I have the privilege of living in what many consider to be the UK’s sporting capital; Loughborough. With a University that attracts top athletes from across the UK, physical activity and sport is to be seen quite literally everywhere as people jog, run and bike their way around the area. It is hardly surprising, therefore, that as an expert in pregnancy exercise I find myself on the receiving end of lots of pregnancy fitness questions and that many of these are recurrent. Here are the top 5 question that I get asked.
1. I’m suffering from morning sickness. Can exercise help and should I try to work out regularly?
For many, the first trimester is truly miserable with persistent nausea and a deep-seated fatigue. In such instances there is little point in forcing yourself to exercise if you really cannot face it or if it leaves you feeling worse than you felt beforehand. Having said this, if you find there are moments in the day where you feel slightly better, then I would encourage you to have a light carbohydrate snack – a few oat cakes for example – and then squeeze in a bit of exercise. Something as gentle as a swim or a walk will help revitalise you and carry you through the unpleasantness of morning sickness.
2. I haven’t done much exercise, but want to be healthy now that I’m pregnant. What exercises would you recommend?
One thing to bear in mind is that pregnancy is not a time to go on a major fitness drive. In general, the advice is to focus on maintaining fitness levels. However, if you have had a sedentary lifestyle up to now, this does not mean that you shouldn’t take up exercise; try building up a gentle walking or swimming routine, starting with 15 minutes. Alternately, consider taking up pregnancy-specific exercise as this will be tailored for all pregnancies; think aquanatal, pregnancy Pilates or pregnancy yoga.

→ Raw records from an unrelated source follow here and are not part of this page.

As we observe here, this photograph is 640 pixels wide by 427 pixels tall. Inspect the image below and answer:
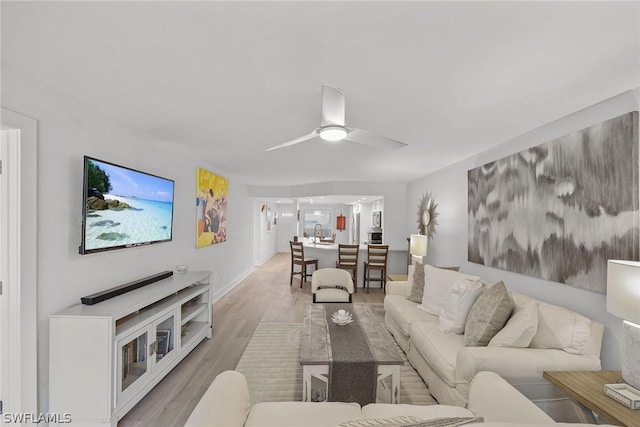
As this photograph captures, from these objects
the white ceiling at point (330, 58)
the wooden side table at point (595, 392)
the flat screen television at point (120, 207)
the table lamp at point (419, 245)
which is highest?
the white ceiling at point (330, 58)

3. What’s the single most useful exercise that I should prioritise in pregnancy?
This might not be what you want to hear, but pelvic floor exercises should definitely be prioritised both during and after pregnancy. Don’t forget that the pelvic floor is placed under a great deal of strain as your baby grows and even more so during labour and birth. Incorporating a pelvic floor pull-up every time you get up from a chair or sit down – known as ‘The Knack’ – is one of the best exercises to make a habit of.
4. Is it worth buying a birthing ball/fitball and if so, what pregnancy exercises do you recommend?

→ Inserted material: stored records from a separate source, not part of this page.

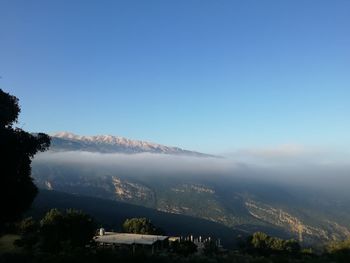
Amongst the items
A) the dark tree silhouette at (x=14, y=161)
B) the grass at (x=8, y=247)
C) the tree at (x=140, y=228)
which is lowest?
the tree at (x=140, y=228)

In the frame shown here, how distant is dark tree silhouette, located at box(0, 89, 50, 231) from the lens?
33906 millimetres

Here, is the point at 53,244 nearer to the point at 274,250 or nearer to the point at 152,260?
the point at 152,260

Many mums-to-be invest in a birthing ball, because they think they should, only to discover that they don’t quite know what to do with it. It usually ends up languishing in the loft! Fitballs are worth getting and not just for pregnancy. Indeed, the beauty of them is that they can be used for the most gentle of workouts right the way through to the most challenging. In pregnancy, using a fitball as a seat at mealtime will help strengthen posture and will gently challenge the deep abdominal muscles which need to be kept toned when expecting. As pregnancy progresses and your bump grows, the lower back might well feel tight and uncomfortable; try doing pelvic tilts or rotating the hips whilst seated on the ball. These two exercises can also be excellent for relieving back pain in early labour.

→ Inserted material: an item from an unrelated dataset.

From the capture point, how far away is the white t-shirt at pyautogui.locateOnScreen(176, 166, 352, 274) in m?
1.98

5. I am a passionate distance runner and am worried about losing my fitness levels. Is it safe for me to carry on running throughout my pregnancy?
From experience, I’d say that distance runners are some of the most focused and committed exercisers out there. Distance running is a way of life and so anything that gets in the way of this passion can become a source of worry. Regarding whether or not it is OK to keep running throughout pregnancy, the answer lies deep within you and this is where you need to be truly honest to yourself; for your sake and that of your growing baby. As long as your pregnancy is a healthy one and running is a pleasurable experience that leaves you feeling energised and revitalised both during and afterwards, then your body is telling you that it is OK to carry on. The likelihood is that there will come a point in your pregnancy when either you feel uncomfortable running – perhaps the weight of the bump is causing you to feel that way – or you no longer look forward to it and feel drained afterwards. That is when it is time to stop and to consider taking up some other form of exercise that feels good; it might be swimming, power walking, pregnancy Pilates or aquanatal. There are many options and you may even learn to love something new!